→ What the exercise asks:
Please repeat the records exactly, keeping the pictures out.

Stored items from a collection:
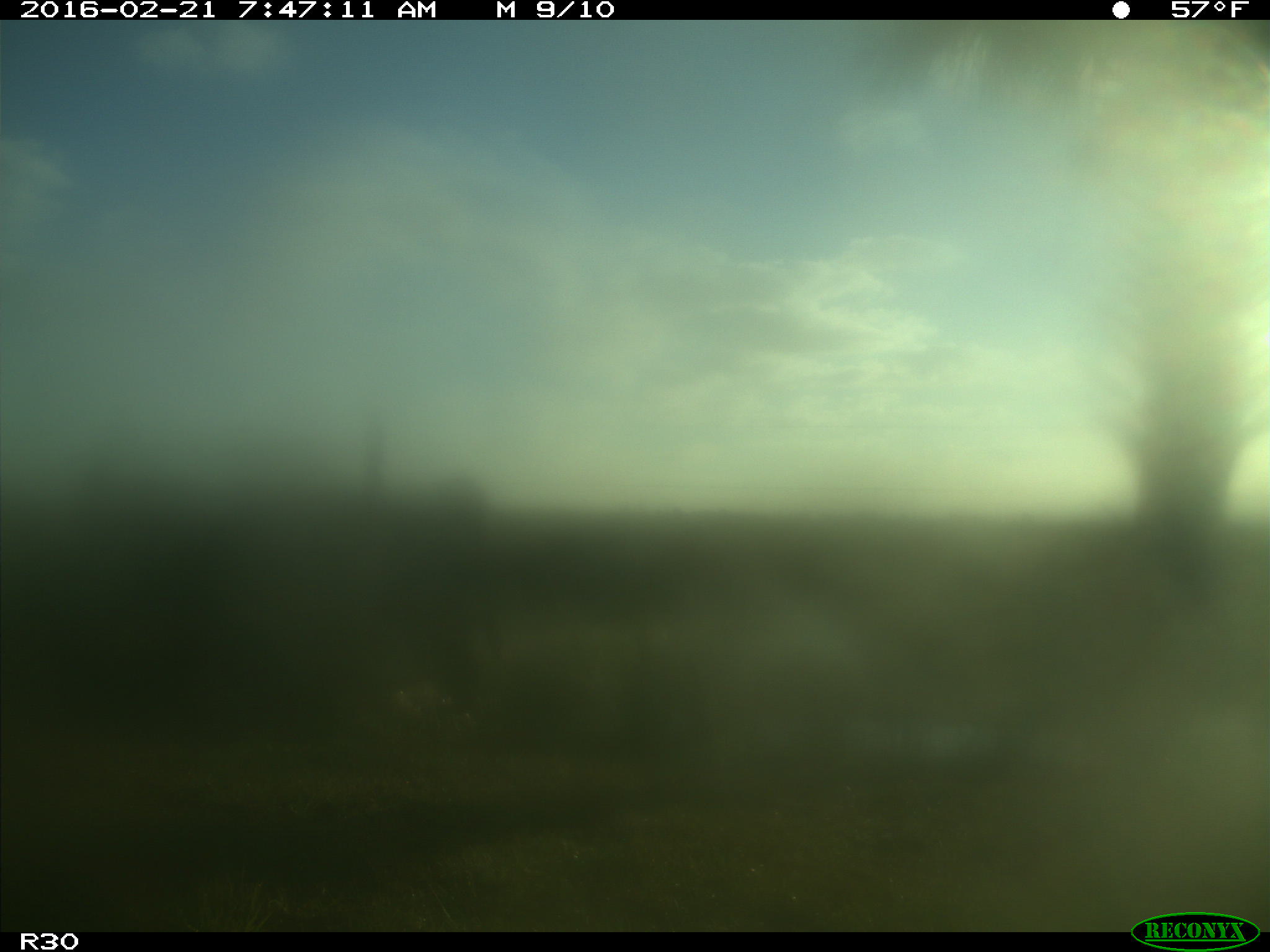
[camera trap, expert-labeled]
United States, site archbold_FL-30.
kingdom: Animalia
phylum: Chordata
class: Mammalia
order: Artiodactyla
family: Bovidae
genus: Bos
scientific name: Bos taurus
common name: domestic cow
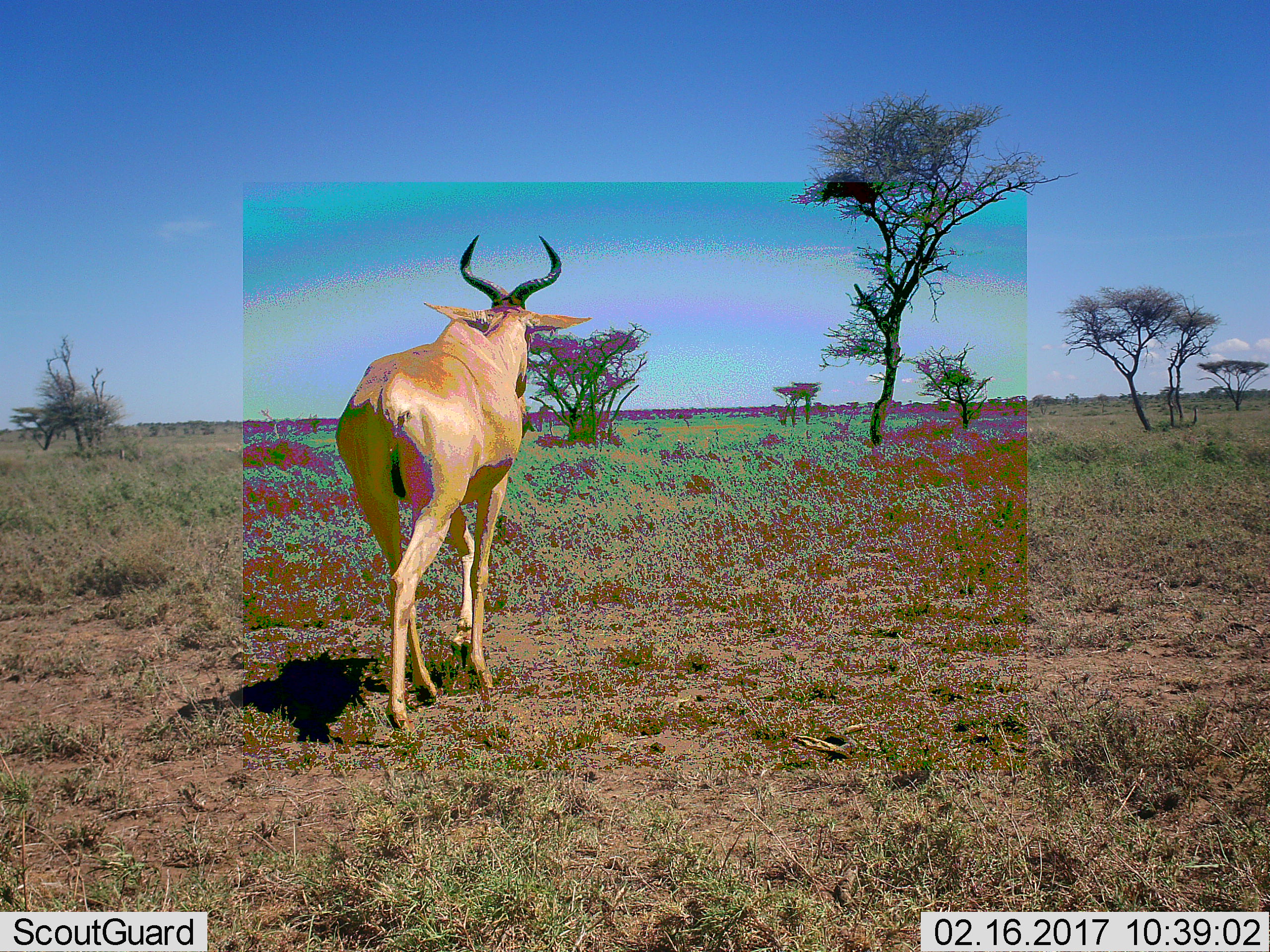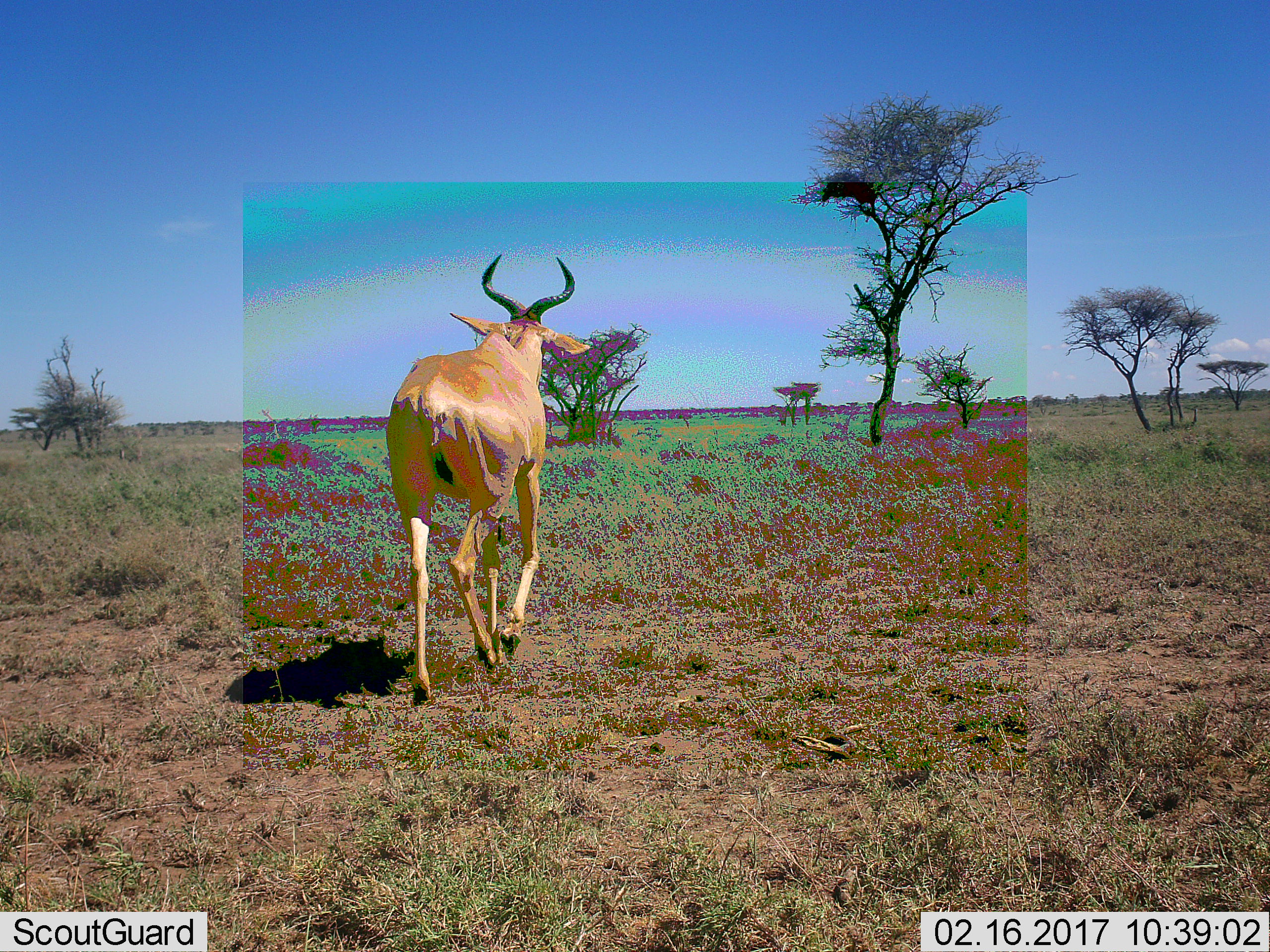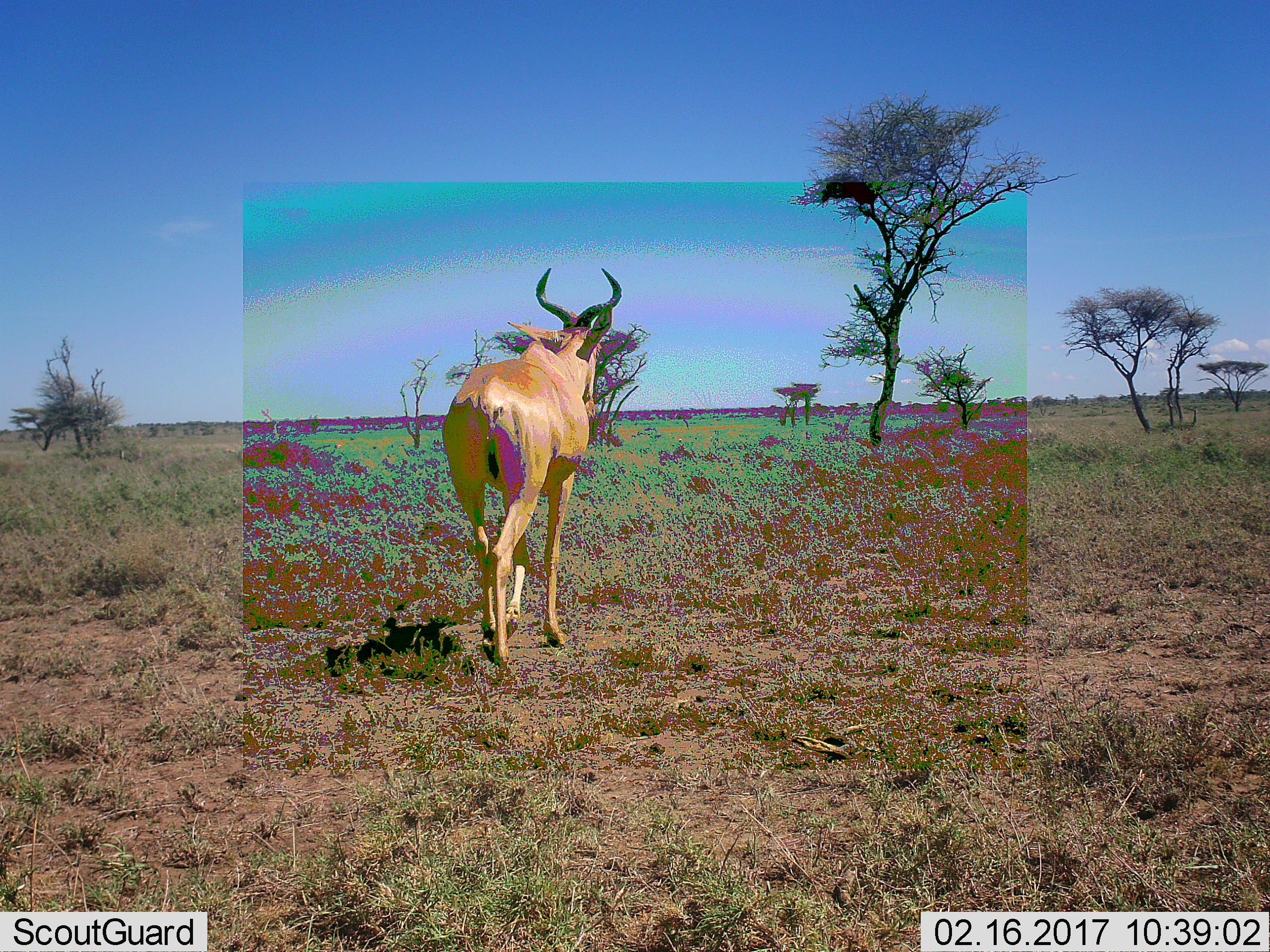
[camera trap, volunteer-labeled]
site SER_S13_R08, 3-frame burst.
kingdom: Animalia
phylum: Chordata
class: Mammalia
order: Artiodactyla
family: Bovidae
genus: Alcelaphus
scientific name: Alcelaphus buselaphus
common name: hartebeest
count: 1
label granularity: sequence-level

→ Expected output:
[camera trap, expert-labeled]
United States, site archbold_FL-30.
kingdom: Animalia
phylum: Chordata
class: Mammalia
order: Artiodactyla
family: Bovidae
genus: Bos
scientific name: Bos taurus
common name: domestic cow
[camera trap, volunteer-labeled]
site SER_S13_R08, 3-frame burst.
kingdom: Animalia
phylum: Chordata
class: Mammalia
order: Artiodactyla
family: Bovidae
genus: Alcelaphus
scientific name: Alcelaphus buselaphus
common name: hartebeest
count: 1
label granularity: sequence-level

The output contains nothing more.